Before we dive into the data, let’s make sure you’re comfortable with R Markdown and how to work through this document.

What is R Markdown?

R Markdown (.Rmd files) combines three things:

Regular text (like what you’re reading now) — for explanations and writing
Code chunks (the gray boxes with R code) — for running analyses
Output — the results that appear after you run code

How to Run Code

There are several ways to run code in R Markdown:

Run a single chunk: Click the green “play” button (▶) in the top-right corner of any code chunk
Run all chunks above: Click the downward-pointing arrow next to the play button
Run selected lines: Highlight code and press Ctrl+Enter (Windows) or Cmd+Enter (Mac)
Knit the whole document: Click the “Knit” button at the top to run everything and produce the final HTML output

Tip: When working through a practice document, run chunks one at a time so you can check the output and make sure you understand it before moving on.

What is “Knitting”?

“Knitting” means converting your .Rmd file into a final document (HTML, PDF, or Word).
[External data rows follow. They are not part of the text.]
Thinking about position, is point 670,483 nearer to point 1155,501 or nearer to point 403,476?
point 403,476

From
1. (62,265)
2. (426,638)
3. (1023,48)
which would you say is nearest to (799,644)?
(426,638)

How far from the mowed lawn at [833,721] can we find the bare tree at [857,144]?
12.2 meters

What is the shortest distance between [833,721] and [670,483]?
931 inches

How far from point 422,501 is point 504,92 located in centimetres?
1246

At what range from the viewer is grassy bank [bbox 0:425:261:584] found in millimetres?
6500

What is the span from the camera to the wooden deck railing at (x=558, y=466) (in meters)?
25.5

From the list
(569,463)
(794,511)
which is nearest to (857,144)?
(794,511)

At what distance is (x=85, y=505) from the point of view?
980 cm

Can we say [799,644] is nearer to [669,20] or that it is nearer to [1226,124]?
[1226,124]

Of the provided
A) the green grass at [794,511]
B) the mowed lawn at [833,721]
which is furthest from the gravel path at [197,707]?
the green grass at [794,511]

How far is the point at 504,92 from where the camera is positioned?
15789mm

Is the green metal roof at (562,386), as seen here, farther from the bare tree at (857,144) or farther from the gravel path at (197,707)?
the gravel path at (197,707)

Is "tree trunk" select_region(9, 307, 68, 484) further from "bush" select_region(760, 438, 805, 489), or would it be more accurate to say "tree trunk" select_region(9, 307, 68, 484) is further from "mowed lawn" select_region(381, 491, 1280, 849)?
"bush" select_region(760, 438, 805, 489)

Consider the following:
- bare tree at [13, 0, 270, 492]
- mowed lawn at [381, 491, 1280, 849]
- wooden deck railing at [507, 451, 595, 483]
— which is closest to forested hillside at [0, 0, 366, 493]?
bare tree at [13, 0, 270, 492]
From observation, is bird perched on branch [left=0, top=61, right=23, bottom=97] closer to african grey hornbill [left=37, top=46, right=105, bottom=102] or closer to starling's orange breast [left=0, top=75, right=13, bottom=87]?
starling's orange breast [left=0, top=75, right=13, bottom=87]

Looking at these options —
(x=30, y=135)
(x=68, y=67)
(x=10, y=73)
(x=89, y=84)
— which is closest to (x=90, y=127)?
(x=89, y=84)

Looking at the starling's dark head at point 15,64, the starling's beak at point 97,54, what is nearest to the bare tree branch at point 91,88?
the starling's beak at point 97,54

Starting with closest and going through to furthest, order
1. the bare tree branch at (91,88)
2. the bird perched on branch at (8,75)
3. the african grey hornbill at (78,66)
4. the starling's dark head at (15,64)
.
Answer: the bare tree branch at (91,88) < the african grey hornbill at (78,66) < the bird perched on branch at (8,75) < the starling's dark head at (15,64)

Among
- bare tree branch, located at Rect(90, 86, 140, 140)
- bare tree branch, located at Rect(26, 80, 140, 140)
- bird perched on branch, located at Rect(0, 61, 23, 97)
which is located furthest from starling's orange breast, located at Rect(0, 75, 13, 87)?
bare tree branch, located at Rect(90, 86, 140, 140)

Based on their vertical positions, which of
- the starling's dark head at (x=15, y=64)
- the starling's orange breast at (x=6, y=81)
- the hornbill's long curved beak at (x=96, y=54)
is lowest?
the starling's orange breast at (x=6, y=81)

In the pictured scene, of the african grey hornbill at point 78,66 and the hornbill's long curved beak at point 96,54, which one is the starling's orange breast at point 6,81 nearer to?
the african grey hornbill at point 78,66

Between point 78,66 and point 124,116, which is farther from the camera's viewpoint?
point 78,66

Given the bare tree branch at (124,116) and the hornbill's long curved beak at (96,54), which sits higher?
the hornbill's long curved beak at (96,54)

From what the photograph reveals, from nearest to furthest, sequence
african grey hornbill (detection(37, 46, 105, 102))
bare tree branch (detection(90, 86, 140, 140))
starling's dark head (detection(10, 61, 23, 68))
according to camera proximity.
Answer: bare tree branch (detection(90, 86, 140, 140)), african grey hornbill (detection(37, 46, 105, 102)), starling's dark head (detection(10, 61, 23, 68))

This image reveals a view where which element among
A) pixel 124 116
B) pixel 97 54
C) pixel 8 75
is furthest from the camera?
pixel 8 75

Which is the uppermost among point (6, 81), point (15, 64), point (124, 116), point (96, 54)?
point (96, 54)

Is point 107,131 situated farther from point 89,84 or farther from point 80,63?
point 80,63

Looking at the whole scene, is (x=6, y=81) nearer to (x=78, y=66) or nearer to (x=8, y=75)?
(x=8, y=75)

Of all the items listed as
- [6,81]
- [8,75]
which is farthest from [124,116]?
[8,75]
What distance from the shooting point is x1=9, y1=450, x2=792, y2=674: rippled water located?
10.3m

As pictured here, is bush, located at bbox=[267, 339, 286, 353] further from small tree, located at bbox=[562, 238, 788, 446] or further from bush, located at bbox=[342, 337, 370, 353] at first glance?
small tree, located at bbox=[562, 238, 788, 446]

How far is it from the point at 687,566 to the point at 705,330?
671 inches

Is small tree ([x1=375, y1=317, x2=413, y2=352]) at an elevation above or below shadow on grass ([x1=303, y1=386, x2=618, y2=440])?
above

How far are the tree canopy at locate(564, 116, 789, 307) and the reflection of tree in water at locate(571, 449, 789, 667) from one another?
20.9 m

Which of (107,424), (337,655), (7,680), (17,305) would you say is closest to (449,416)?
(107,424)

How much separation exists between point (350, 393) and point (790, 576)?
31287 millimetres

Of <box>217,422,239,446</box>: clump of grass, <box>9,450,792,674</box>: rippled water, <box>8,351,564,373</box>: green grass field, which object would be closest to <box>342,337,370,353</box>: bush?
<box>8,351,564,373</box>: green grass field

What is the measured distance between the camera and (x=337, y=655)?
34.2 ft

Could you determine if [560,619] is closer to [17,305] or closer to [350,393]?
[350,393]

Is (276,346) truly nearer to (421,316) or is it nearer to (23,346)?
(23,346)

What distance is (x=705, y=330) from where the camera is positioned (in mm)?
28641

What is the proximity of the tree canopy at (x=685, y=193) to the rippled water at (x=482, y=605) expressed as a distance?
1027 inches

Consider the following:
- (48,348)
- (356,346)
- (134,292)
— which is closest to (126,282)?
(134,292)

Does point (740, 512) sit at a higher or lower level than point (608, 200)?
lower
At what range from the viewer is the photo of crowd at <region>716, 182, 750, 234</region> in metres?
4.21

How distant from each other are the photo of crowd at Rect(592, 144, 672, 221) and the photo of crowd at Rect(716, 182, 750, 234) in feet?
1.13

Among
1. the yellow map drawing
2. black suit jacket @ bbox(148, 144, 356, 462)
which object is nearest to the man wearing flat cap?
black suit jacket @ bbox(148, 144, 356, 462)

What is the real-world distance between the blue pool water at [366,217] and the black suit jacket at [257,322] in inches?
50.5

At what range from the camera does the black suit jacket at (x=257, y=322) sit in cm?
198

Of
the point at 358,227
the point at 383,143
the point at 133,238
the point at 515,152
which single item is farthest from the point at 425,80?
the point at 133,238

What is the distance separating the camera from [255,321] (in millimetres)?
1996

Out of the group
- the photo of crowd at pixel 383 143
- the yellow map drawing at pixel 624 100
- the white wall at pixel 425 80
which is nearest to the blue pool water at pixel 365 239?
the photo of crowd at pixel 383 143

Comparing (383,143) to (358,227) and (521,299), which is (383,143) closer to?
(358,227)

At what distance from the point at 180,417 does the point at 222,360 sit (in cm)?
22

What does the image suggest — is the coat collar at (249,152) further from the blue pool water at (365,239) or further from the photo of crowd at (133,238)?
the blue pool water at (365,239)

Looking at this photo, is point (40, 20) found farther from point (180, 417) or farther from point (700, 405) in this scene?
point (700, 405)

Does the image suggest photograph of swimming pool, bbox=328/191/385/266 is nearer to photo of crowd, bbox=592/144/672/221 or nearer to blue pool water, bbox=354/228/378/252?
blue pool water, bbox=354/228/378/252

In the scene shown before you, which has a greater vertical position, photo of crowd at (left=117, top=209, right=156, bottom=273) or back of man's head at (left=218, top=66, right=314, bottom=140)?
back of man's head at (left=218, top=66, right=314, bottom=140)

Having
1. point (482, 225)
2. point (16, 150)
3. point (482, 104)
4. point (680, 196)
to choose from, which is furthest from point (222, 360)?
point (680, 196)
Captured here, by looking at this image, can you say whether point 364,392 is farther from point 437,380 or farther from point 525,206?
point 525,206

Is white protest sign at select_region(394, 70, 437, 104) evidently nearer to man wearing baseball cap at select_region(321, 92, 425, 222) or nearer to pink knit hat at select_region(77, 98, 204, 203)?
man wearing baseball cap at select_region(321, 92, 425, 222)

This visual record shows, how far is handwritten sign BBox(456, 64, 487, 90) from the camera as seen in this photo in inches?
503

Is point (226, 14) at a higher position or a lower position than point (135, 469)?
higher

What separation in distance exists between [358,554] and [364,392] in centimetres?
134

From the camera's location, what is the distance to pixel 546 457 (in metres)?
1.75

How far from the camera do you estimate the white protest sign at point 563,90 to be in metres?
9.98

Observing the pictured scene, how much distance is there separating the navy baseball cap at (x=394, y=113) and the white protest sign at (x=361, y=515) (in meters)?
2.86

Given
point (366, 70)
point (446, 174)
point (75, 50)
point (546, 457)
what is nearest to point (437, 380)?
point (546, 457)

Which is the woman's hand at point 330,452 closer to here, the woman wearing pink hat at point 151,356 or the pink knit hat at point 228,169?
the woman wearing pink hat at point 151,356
When you knit:

R runs ALL the code chunks from top to bottom
It combines the text, code, and output into one polished document
The output file appears in the same folder as your .Rmd file

Common knitting errors and fixes:

“Object not found” → You probably didn’t run an earlier chunk that creates that object
“Could not find function” → You need to load a package first (usually library(tidyverse))
“File not found” → Check that your data file is in the right folder

Reading Output

When you run a code chunk, the output appears directly below it. Learning to read this output is a key skill we’re building. You’ll see things like:

Tables — rows and columns of data
Messages — information from R (often about packages loading)
Warnings — something might not be quite right (but the code still ran)
Errors — the code didn’t work; you need to fix something

Overview

This practice document walks you through exploring the 2021 Canadian Housing Survey (CHS) data. Your goal is not just to run code, but to interpret what you see and reflect on what the numbers mean.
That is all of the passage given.